## [What this exercise asks]
a – Repeat word for word the part of the methods excerpt that begins at "This study was" and stops after "sedatives or anti-depressants.".
b – In the methods excerpt, what SP/AP ratio was deemed positive?

## [Exercise passage]
■ ■ ■

This study was conducted according to the tenets of the Declaration of Helsinki. Informed consent was obtained from each patient and control subject. The project was approved by the ethical committee of Tongji Medical College of Huazhong University of Science and Technology.

MethodsAudio-vestibular evaluations

For all MD patients included, pure tone audiogram was performed during the interictal period. Furthermore, some patients received additional audio-vestibular evaluations, including the electrocochleogram (EcochG) and caloric test. Within 48 h before testing, all subjects were instructed to refrain from alcohol, caffeine or medications that would affect the results of vestibular tests, for instance, sedatives or anti-depressants.

The clinical stage of MD was determined, based on hearing threshold average of the affected side, according to the AAO-HNS guidelines (1995) [17]. EcochG and caloric test were performed as described by previous literature [18]. For EcochG, summating potential (SP) and action potential (AP) were recorded, and the SP/AP ratio was calculated. The SP/AP ratio ≥ 0.4 was deemed as positive. During caloric test, the maximum slow phase velocity (SPVmax) of caloric nystagmus was measured following each air irrigation, and the canal paresis (CP) was calculated following the Jongkees’ formula. The interaural asymmetry of the caloric nystagmus ≥ 25% was considered abnormal. According to the published criteria [19], if the summated SPVmax of the induced nystagmus was < 20°/s after 4 air irrigations, the caloric response is believed to indicate bilateral vestibular hypofunction. In this case, ice water irrigation (4℃, 1.0 ml) would be used to confirm the caloric unresponsiveness.

■ ■ ■

## [Dataset excerpt]
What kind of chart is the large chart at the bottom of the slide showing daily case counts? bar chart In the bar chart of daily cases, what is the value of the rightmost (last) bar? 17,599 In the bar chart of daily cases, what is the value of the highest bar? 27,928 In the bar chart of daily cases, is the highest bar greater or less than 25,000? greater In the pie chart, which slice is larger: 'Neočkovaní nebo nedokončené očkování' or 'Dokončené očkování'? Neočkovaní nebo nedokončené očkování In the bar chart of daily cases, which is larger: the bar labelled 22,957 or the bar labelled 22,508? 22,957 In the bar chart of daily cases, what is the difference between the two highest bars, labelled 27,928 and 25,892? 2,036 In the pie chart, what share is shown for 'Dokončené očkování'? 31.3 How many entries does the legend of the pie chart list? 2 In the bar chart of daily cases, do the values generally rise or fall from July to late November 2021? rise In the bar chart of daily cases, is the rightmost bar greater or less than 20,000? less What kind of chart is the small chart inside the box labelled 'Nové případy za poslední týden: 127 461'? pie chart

■ ■ ■

## [Outputs for the tasks]
a –
This study was conducted according to the tenets of the Declaration of Helsinki. Informed consent was obtained from each patient and control subject. The project was approved by the ethical committee of Tongji Medical College of Huazhong University of Science and Technology.

MethodsAudio-vestibular evaluations

For all MD patients included, pure tone audiogram was performed during the interictal period. Furthermore, some patients received additional audio-vestibular evaluations, including the electrocochleogram (EcochG) and caloric test. Within 48 h before testing, all subjects were instructed to refrain from alcohol, caffeine or medications that would affect the results of vestibular tests, for instance, sedatives or anti-depressants.

b – An SP/AP ratio of 0.4 or greater.